March 3, 2023
Expanded testing, stricter rail regulations and emergency response reforms needed, experts advise during East Palestine Legislative Briefing
COLUMBUS, OH — Increased environmental and health testing, stricter rail safety regulations, more resources for first responders and emergency response legislative reforms are severely needed as the East Palestine community enters its second month confronting the Feb. 3 toxic train derailment. Experts and community advocates emphasized these priorities during a legislative and press briefing on the incident hosted by the Ohio Environmental Council (OEC) on March 2.
“The people matter, the environment matters and we wanted to make sure that the people feel safe,” Daniel Winston, co-executive director of local advocate River Valley Organizing, said during the East Palestine Legislative Briefing panel. “I just ask you from the bottom of my heart, from the people of Columbiana County and as a representative of the people who are in East Palestine that you consider doing what is best for the people of East Palestine.”
Moderated by the OEC’s Managing Director for Water Policy Melanie Houston, the panel featured experts in rail safety, emergency response, and air, soil and water quality. Together, the speakers helped illuminate what is known about this environmental disaster, what facts must continue to be scrutinized and what reforms need more advocacy in order to protect the health and wellbeing of Ohioans and their environment.
“We do not yet have the data to fully understand the chemicals released during the accident, or the residual chemicals remaining in the environment,” Dr. Peter DeCarlo, associate professor of environmental health and engineering at Johns Hopkins University, explained during the panel. “There are quite literally thousands of chemicals that will be produced through the incomplete combustion of the chemicals that formed the plume.”
Experts emphasized the need for more rigorous chemical testing—including PFAS, dioxins, butoxyethanol and more—across a significantly wider range of locations in the areas affected by the plume.
“When you take a water quality sample in one location, you’re only getting a snapshot of what is happening,” Dr. Heather Hulton Vantassel, executive director at Three Rivers WaterKeeper, explained during the East Palestine Legislative Briefing panel. “You’re not testing for every possible contamination. And you’re not getting the whole story.”
This increased testing must not be directed by Norfolk Southern, panelists said, urging decision-makers to talk transparently about the levels of risk, rather than sharing ambiguous, technical responses that have led to further distrust with residents.
“Governments need to be forthcoming that they don’t know the levels of risk,” Dr. Hulton Vantassel added.
Stephen Lester, science director at the Center for Health, Environment and Justice, doubled-down on Dr. Hulton Vantassel’s points, adding that the community needs an on-site scientist to help residents with technical questions.
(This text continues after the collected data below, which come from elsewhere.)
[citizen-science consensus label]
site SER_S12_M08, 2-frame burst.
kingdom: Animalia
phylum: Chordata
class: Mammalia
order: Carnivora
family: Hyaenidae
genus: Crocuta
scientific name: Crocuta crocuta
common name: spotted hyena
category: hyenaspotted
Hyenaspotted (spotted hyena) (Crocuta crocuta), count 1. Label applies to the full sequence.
“The company needs to pay for a scientist to work with the community and support them. There are protocols for how samples should be conducted and tested,” Lester explained. “The community needs technical support on the ground to help them address this.”
In addition to closing gaps in air, water and soil data, the briefing covered a summary of concerns expressed by residents, the status of rail safety regulations at the federal and state level and an overview of the “incident command” structure that should occur during all emergency responses.
Jon Harvey, a Middletown Fire Department Captain who leads the city’s Hazardous Materials Response team, explained that the federal government formed the “unified command” system—one of two types of incident command structures—used in situations like East Palestine, though once a situation unfolds, local jurisdictions are charged with setting up the command structure under Ohio law.
Given local jurisdictions’ central role in unified command, Harvey stressed a substantial need to address the lack of resources for first responders in emergencies like East Palestine.
“A hazmat incident becomes the most complex incident you’ll ever respond on,” Harvey said. “And, quite honestly, even some of our full-time fire departments just don’t have the resources they need to effectively manage these situations.”
On Feb. 22 though, the U.S. EPA ordered a “unified command structure” to lead coordination of the multi-agency clean-up of East Palestine, rather than the Ohio EPA spearheading the longer-term environmental clean-up phase.
Dr. Julie Weatherington-Rice, senior scientist at Bennett and Williams Environmental Consultants, underscored that the contamination from Norfolk Southern’s train derailment and toxic plume may last for decades or longer. During the panel, she advised that community members whose property was blanketed by the plume should not plant their gardens, emphasizing that the community should assume their soil is contaminated until independent testing can validate that it’s not.
“We don’t know everything that was in that cloud. The soils act like sponges and everything that went up has to come down,” Dr. Weatherington-Rice said. “As people think about their spring gardens, as people are playing outside, we ought to be taking soil samples across the entire area to ensure they aren’t holding toxic chemicals. If we plant vegetables and eat those vegetables, that’s another way we could be contaminated.”
A full recording of the East Palestine Legislative Briefing, including the Q&A session, is available on the OEC’s website.
The Ohio Environmental Council is committed to continuing to monitor the impact of the train derailment and toxic chemical release on the community, and develop long-term regulatory and policy solutions to ensure an environmental disaster like this never happens again. We stand in solidarity with our partners fighting for transparency, accountability and justice.